Auch im Evangelium wird die Verklärung des Jesus von Nazareth, seine Gemeinschaft mit Elija und Mose, seine erklärte Gottesnähe, zur Quelle der Kraft für den Weg des Leidens, „bis der Menschensohn von den Toten“ aufersteht.

Die Leiden des Krieges und der Gewalt wahrzunehmen und sie in Solidarität klagend vor Gott zu tragen, schafft eine Gemeinschaft der Hoffnung und der verändernden Kraft. In dieser Gemeinschaft wächst die Kraft des Gebets, des Vertrauens in die Not wendende Nähe Gottes. Getragen ist diese Gemeinschaft, sind wir von der vertrauend-fragenden Gewissheit, mit der die Jünger vom Berg herunterstiegen …

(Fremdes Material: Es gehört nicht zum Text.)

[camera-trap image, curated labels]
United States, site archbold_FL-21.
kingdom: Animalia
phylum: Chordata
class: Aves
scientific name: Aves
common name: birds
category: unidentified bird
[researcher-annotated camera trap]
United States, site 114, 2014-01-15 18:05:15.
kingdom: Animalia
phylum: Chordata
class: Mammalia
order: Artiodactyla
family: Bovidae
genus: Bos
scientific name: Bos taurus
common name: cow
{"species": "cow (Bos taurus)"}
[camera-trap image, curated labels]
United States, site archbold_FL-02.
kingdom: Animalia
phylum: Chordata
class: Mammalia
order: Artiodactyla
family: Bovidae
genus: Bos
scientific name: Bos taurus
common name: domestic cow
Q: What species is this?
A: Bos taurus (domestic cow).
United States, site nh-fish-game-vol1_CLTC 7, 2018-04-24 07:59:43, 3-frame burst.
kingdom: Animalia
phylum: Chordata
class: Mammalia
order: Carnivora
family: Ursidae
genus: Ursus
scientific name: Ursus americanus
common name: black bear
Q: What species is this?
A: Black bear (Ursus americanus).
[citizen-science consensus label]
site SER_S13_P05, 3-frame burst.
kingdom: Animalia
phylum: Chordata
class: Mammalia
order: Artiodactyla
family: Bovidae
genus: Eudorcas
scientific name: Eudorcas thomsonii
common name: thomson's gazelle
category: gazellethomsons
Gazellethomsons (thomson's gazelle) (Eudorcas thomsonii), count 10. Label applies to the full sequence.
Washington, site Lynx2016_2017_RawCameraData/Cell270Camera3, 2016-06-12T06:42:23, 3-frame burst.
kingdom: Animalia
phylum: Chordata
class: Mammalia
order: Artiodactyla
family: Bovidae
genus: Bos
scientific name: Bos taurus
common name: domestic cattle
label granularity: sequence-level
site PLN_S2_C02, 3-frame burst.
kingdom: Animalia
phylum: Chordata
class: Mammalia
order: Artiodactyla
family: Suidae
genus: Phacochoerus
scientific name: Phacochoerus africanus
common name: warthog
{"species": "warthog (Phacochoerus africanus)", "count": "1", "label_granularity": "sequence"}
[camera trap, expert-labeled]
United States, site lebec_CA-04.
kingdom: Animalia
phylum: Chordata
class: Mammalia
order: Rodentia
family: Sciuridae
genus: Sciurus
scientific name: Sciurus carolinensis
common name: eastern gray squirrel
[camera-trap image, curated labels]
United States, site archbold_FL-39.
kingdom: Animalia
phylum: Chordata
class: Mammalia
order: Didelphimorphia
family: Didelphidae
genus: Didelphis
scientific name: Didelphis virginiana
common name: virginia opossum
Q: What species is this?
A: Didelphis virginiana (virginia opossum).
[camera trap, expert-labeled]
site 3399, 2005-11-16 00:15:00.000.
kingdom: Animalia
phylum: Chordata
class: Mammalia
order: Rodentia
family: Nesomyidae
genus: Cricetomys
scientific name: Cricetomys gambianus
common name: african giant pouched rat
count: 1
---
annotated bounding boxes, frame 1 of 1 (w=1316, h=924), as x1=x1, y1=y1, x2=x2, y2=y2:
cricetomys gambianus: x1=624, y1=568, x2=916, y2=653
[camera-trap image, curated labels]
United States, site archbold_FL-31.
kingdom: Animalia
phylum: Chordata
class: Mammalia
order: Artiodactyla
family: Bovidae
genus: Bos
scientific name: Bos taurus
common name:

Aus dem Evangelium nach Markus (Mk 9,2-10)
Sechs Tage danach nahm Jesus Petrus, Jakobus und Johannes beiseite und führte sie auf einen hohen Berg, aber nur sie allein. Und er wurde vor ihnen verwandelt;
seine Kleider wurden strahlend weiß, so weiß, wie sie auf Erden kein Bleicher machen kann.
Da erschien ihnen Elija und mit ihm Mose und sie redeten mit Jesus.
Petrus sagte zu Jesus: Rabbi, es ist gut, dass wir hier sind. Wir wollen drei Hütten bauen, eine für dich, eine für Mose und eine für Elija.
Er wusste nämlich nicht, was er sagen sollte; denn sie waren vor Furcht ganz benommen.
Da kam eine Wolke und überschattete sie und es erscholl eine Stimme aus der Wolke: Dieser ist mein geliebter Sohn; auf ihn sollt ihr hören.
Als sie dann um sich blickten, sahen sie auf einmal niemanden mehr bei sich außer Jesus.
Während sie den Berg hinabstiegen, gebot er ihnen, niemandem zu erzählen, was sie gesehen hatten, bis der Menschensohn von den Toten auferstanden sei.
Dieses Wort beschäftigte sie und sie fragten einander, was das sei: von den Toten auferstehen.

Friedensgebet
Herr, mach mich zu einem Werkzeug deines Friedens,
dass ich liebe, wo man hasst;
dass ich verzeihe, wo man beleidigt;
dass ich verbinde, wo Streit ist;
dass ich die Wahrheit sage, wo Irrtum ist;
dass ich Glauben bringe, wo Zweifel droht;
dass ich Hoffnung wecke, wo Verzweiflung quält;
dass ich Licht entzünde, wo Finsternis regiert;
dass ich Freude bringe, wo der Kummer wohnt.
Herr, lass mich trachten,
nicht so sehr, dass ich getröstet werde, sondern dass ich tröste;
nicht so sehr, dass ich verstanden werde, sondern dass ich verstehe;
nicht so sehr, dass ich geliebt werde, sondern dass ich liebe.
Denn wer sich hingibt, der empfängt;
wer sich selbst vergisst, der findet;
wer verzeiht, dem wird verziehen;
und wer stirbt, der erwacht zum ewigen Leben.